WHAT YOU WILL DO: Print the line containing "From the lens, what" and each line after it through the end, please, with nothing added.
-- -- --
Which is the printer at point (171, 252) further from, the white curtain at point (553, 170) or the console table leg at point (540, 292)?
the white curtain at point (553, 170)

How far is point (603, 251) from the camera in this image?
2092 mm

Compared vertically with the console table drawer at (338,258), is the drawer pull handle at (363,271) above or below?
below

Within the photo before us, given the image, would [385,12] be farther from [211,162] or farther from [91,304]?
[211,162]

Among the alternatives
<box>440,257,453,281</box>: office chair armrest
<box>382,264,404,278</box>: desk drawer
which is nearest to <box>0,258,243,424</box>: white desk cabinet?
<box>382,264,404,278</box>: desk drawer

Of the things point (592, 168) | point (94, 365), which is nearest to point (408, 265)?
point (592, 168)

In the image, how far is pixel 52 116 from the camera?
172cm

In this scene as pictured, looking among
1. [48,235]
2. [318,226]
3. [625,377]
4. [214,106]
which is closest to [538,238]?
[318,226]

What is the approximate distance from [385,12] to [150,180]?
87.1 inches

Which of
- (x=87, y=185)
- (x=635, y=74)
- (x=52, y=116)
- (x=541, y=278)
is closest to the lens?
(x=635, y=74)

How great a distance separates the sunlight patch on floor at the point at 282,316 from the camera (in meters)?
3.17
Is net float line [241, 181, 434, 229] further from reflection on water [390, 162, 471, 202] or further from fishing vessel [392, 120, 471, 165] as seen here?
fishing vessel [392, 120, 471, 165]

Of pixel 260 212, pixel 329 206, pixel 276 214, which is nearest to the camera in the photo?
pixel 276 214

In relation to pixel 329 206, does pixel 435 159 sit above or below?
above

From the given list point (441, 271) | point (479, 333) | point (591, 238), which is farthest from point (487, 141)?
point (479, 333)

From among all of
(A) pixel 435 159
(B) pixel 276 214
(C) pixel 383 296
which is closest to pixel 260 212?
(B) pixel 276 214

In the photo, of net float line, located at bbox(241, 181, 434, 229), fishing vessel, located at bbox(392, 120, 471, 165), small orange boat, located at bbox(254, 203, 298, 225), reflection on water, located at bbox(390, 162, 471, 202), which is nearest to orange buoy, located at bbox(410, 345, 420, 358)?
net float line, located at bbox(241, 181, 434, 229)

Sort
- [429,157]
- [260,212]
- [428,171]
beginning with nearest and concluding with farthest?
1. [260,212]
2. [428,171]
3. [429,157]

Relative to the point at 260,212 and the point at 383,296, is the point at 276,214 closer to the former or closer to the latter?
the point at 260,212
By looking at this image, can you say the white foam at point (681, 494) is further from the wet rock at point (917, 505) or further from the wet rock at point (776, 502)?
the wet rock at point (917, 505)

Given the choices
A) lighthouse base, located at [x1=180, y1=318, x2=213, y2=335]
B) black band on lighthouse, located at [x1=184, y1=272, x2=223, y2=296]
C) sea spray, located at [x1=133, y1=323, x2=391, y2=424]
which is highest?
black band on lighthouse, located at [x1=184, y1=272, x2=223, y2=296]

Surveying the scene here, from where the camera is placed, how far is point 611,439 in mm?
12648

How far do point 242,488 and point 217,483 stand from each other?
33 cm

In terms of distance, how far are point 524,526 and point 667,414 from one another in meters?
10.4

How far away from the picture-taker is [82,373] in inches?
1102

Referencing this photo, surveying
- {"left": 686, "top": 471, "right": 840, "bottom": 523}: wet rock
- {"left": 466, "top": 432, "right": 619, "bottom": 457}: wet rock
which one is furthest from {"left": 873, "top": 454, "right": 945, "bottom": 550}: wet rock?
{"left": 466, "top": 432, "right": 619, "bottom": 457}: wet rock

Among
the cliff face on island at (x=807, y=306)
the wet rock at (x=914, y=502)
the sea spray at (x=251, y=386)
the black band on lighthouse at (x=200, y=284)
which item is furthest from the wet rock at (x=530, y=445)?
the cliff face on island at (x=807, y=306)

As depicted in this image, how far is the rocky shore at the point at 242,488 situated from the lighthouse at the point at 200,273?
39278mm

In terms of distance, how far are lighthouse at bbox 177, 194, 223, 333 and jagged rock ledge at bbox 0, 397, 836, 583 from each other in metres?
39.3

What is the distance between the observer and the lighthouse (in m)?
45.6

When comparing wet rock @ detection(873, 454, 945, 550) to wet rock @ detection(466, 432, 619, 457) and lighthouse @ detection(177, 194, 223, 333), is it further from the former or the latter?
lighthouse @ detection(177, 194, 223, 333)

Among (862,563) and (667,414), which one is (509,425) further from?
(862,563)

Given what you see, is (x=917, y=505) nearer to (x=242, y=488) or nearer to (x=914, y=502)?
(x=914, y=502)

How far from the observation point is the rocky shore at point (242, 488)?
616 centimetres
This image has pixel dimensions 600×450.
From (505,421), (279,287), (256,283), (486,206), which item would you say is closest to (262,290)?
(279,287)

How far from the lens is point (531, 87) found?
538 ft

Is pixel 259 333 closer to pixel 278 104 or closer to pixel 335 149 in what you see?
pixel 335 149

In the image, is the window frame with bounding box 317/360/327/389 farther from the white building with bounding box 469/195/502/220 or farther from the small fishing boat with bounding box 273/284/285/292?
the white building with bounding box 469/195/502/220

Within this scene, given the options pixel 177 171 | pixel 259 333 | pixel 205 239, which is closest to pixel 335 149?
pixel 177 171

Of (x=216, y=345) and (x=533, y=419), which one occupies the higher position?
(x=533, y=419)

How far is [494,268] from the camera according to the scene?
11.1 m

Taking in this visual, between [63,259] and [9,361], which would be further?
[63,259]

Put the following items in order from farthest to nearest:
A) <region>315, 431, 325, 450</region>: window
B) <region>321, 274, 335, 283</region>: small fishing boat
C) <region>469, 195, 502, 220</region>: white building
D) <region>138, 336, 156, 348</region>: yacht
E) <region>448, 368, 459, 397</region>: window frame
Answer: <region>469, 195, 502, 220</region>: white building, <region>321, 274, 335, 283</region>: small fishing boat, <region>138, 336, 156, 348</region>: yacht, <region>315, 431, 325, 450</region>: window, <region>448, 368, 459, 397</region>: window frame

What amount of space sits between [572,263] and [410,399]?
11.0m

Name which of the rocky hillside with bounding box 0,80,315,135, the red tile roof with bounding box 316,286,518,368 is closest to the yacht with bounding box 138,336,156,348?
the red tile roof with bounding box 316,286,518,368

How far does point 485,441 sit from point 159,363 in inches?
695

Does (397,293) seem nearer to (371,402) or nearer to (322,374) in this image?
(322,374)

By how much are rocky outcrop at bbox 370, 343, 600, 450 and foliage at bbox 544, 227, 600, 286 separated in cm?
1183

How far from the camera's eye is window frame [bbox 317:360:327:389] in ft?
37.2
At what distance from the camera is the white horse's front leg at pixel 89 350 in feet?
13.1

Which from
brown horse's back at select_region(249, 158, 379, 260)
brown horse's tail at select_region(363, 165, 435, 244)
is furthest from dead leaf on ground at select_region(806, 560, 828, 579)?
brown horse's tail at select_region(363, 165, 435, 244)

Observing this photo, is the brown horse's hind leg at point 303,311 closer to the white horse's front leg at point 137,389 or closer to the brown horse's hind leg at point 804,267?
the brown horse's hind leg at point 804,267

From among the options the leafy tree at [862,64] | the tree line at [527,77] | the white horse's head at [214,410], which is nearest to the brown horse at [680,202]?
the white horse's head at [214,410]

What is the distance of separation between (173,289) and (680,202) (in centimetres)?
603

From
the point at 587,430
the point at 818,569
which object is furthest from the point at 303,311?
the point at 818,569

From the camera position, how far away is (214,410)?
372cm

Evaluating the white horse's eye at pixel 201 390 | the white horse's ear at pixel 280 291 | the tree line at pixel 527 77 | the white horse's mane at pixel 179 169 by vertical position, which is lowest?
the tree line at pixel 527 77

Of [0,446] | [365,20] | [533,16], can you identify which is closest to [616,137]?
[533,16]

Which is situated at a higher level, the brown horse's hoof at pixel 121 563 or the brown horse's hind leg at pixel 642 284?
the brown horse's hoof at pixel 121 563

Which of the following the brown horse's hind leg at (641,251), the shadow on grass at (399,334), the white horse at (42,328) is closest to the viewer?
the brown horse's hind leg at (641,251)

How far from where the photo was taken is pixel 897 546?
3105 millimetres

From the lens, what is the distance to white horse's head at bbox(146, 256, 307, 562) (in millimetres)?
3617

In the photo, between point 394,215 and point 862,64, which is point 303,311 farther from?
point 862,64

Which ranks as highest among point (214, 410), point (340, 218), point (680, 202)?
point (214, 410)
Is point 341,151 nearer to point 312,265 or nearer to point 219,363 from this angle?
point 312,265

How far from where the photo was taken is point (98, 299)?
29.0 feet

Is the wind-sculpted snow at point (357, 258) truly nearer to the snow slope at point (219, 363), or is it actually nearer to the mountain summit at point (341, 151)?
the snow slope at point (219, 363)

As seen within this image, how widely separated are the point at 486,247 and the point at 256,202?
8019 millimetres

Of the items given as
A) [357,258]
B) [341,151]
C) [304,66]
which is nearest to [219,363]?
-- -- --
OUTPUT OF THE EXERCISE:
From the lens, what is the distance to white horse's head at bbox(146, 256, 307, 562) (in millimetres)?
3617

In the photo, between point 394,215 and point 862,64, which is point 303,311 farther from?
point 862,64

Which ranks as highest among point (214, 410), point (340, 218), point (680, 202)?
point (214, 410)
Is point 341,151 nearer to point 312,265 or nearer to point 219,363 from this angle?
point 312,265

How far from where the photo was taken is point (98, 299)?
29.0 feet

Is the wind-sculpted snow at point (357, 258) truly nearer to the snow slope at point (219, 363), or is it actually nearer to the mountain summit at point (341, 151)?
the snow slope at point (219, 363)

As seen within this image, how widely separated are the point at 486,247 and the point at 256,202?
8019 millimetres

Of the items given as
A) [357,258]
B) [341,151]
C) [304,66]
which is nearest to [219,363]?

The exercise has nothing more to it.